WHAT TO DO: The records below must be reproduced in full and without error.
*** INPUT FOR THIS TASK Section Begins ***
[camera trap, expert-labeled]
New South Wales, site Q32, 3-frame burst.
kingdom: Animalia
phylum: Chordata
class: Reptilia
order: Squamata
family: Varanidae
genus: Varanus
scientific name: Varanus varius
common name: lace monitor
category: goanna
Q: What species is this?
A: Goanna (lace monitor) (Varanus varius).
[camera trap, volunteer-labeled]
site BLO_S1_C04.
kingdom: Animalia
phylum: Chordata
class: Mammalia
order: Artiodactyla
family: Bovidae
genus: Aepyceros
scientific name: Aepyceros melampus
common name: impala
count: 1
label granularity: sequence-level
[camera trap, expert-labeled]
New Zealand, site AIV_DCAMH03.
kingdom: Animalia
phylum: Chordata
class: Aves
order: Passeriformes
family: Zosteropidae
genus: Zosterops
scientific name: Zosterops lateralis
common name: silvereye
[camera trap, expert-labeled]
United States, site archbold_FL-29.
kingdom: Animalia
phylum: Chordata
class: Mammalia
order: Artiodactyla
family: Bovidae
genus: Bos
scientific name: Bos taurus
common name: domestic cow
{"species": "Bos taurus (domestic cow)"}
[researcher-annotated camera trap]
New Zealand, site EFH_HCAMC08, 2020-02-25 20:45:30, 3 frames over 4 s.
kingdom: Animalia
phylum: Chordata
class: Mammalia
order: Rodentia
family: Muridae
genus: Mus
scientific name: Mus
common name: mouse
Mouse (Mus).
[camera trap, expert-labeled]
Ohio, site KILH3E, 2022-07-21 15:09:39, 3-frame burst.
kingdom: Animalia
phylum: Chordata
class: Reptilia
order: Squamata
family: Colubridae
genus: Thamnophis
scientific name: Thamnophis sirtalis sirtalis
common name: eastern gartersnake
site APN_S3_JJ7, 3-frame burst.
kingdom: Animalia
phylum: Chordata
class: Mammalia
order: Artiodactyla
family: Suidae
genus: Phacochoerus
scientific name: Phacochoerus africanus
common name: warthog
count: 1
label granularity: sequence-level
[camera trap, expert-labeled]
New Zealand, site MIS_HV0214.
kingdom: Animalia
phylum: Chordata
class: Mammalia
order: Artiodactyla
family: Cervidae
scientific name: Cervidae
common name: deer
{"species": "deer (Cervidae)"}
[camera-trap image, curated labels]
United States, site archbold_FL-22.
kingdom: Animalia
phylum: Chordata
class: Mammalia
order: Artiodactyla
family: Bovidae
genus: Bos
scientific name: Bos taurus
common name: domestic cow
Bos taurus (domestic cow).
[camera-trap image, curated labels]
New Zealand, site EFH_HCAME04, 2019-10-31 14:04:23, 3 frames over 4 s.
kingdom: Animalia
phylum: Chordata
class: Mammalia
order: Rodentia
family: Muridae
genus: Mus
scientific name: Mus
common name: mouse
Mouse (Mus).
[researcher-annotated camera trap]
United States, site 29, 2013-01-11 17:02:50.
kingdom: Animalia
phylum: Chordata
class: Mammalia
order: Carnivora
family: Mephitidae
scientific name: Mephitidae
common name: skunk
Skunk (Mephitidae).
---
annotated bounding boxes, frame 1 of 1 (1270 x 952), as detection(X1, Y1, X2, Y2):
*** INPUT FOR THIS TASK Section Ends ***
ANSWER TO THIS EXERCISE:
[camera trap, expert-labeled]
New South Wales, site Q32, 3-frame burst.
kingdom: Animalia
phylum: Chordata
class: Reptilia
order: Squamata
family: Varanidae
genus: Varanus
scientific name: Varanus varius
common name: lace monitor
category: goanna
Q: What species is this?
A: Goanna (lace monitor) (Varanus varius).
[camera trap, volunteer-labeled]
site BLO_S1_C04.
kingdom: Animalia
phylum: Chordata
class: Mammalia
order: Artiodactyla
family: Bovidae
genus: Aepyceros
scientific name: Aepyceros melampus
common name: impala
count: 1
label granularity: sequence-level
[camera trap, expert-labeled]
New Zealand, site AIV_DCAMH03.
kingdom: Animalia
phylum: Chordata
class: Aves
order: Passeriformes
family: Zosteropidae
genus: Zosterops
scientific name: Zosterops lateralis
common name: silvereye
[camera trap, expert-labeled]
United States, site archbold_FL-29.
kingdom: Animalia
phylum: Chordata
class: Mammalia
order: Artiodactyla
family: Bovidae
genus: Bos
scientific name: Bos taurus
common name: domestic cow
{"species": "Bos taurus (domestic cow)"}
[researcher-annotated camera trap]
New Zealand, site EFH_HCAMC08, 2020-02-25 20:45:30, 3 frames over 4 s.
kingdom: Animalia
phylum: Chordata
class: Mammalia
order: Rodentia
family: Muridae
genus: Mus
scientific name: Mus
common name: mouse
Mouse (Mus).
[camera trap, expert-labeled]
Ohio, site KILH3E, 2022-07-21 15:09:39, 3-frame burst.
kingdom: Animalia
phylum: Chordata
class: Reptilia
order: Squamata
family: Colubridae
genus: Thamnophis
scientific name: Thamnophis sirtalis sirtalis
common name: eastern gartersnake
site APN_S3_JJ7, 3-frame burst.
kingdom: Animalia
phylum: Chordata
class: Mammalia
order: Artiodactyla
family: Suidae
genus: Phacochoerus
scientific name: Phacochoerus africanus
common name: warthog
count: 1
label granularity: sequence-level
[camera trap, expert-labeled]
New Zealand, site MIS_HV0214.
kingdom: Animalia
phylum: Chordata
class: Mammalia
order: Artiodactyla
family: Cervidae
scientific name: Cervidae
common name: deer
{"species": "deer (Cervidae)"}
[camera-trap image, curated labels]
United States, site archbold_FL-22.
kingdom: Animalia
phylum: Chordata
class: Mammalia
order: Artiodactyla
family: Bovidae
genus: Bos
scientific name: Bos taurus
common name: domestic cow
Bos taurus (domestic cow).
[camera-trap image, curated labels]
New Zealand, site EFH_HCAME04, 2019-10-31 14:04:23, 3 frames over 4 s.
kingdom: Animalia
phylum: Chordata
class: Mammalia
order: Rodentia
family: Muridae
genus: Mus
scientific name: Mus
common name: mouse
Mouse (Mus).
[researcher-annotated camera trap]
United States, site 29, 2013-01-11 17:02:50.
kingdom: Animalia
phylum: Chordata
class: Mammalia
order: Carnivora
family: Mephitidae
scientific name: Mephitidae
common name: skunk
Skunk (Mephitidae).
---
annotated bounding boxes, frame 1 of 1 (1270 x 952), as detection(X1, Y1, X2, Y2):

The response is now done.